Il y a cependant des limites à la valeur de la diplomatie face à de probables atrocités, surtout lorsque son efficacité est limitée. En 2012, lorsque les musulmans rohingyas ont fait l’objet de crimes présumés contre l’humanité perpétrés par des foules locales et des forces de sécurité d’État, aucune enquête internationale n’a eu lieu.

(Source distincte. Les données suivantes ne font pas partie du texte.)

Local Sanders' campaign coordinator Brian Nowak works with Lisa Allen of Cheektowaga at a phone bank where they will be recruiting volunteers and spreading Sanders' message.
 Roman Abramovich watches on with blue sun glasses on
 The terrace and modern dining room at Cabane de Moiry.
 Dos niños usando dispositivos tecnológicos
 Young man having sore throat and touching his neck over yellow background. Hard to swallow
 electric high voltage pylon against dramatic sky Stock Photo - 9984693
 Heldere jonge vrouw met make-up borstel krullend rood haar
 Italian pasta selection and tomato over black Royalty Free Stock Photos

Au lieu de cela, un simulacre d’investigation nationale a abouti à des résultats identiques à ceux des enquêtes récentes.

La position britannique – tout comme celle de beaucoup d’autres nations – a été à l’époque d’établir des liens plus étroits avec le gouvernement birman, tout en ne faisant pratiquement rien pour les musulmans rohingyas. Par conséquent, l’oppression contre le groupe s’est poursuivie à un rythme soutenu et de nouvelles restrictions sévères de leurs droits leur ont été imposées.

Selon l’ONU, l’oppression pourrait virer au génocide

À ce stade, le besoin de justice transcende même l’importance de faire en sorte que les auteurs des crimes récents répondent de leurs actes.

Il doit y avoir un moyen d’arrêter la marche en avant des abus commis contre les Rohingyas, qui pourraient, comme l’a suggéré le conseiller spécial de l’ONU pour la prévention du génocide, aboutir au crime ultime si les mesures prises sont insuffisantes.

Mosquée incendiée lors d’affrontements en 2012, à Sittwe (Emanuel Stoakes/MEE)

Mais la communauté internationale, dont le Royaume-Uni, favorisera-t-elle cela ? Un certain espoir demeure. Avant la visite de Johnson, un débat a eu lieu au parlement britannique sur les droits de l’homme au Myanmar, au cours duquel Sharma, qui s’est exprimé une fois de plus au nom du bureau des Affaires étrangères, a constamment refusé d’exclure un soutien à une enquête des Nations unies sur la crise des Rohingyas.

Si le Royaume-Uni prenait la tête des pressions en faveur d’une enquête impartiale, ce serait un acte de courage moral. Des sources en lien avec l’ambassade américaine en Birmanie m’ont indiqué que les États-Unis soutenaient l’idée sur le terrain, bien que les caprices de l’administration Trump signifient que rares sont ceux qui peuvent prédire quelle sera la décision finale.

Si le Royaume-Uni prenait la tête des pressions en faveur d’une enquête impartiale, ce serait un acte de courage moral

Si aucune initiative de ce genre ne vient de Londres ou de Washington, les chances de la tenue d’une enquête seront considérablement réduites et le peu de cas fait au sort des musulmans rohingyas sera réaffirmé.

Le moment est venu pour la Grande-Bretagne de respecter son engagement autoproclamé à promouvoir les droits de l’homme dans le monde entier. Étant donné la crainte d’une aggravation de l’oppression subie par les Rohingyas, il semblerait qu’appeler à une enquête significative soit le moins qu’elle puisse faire.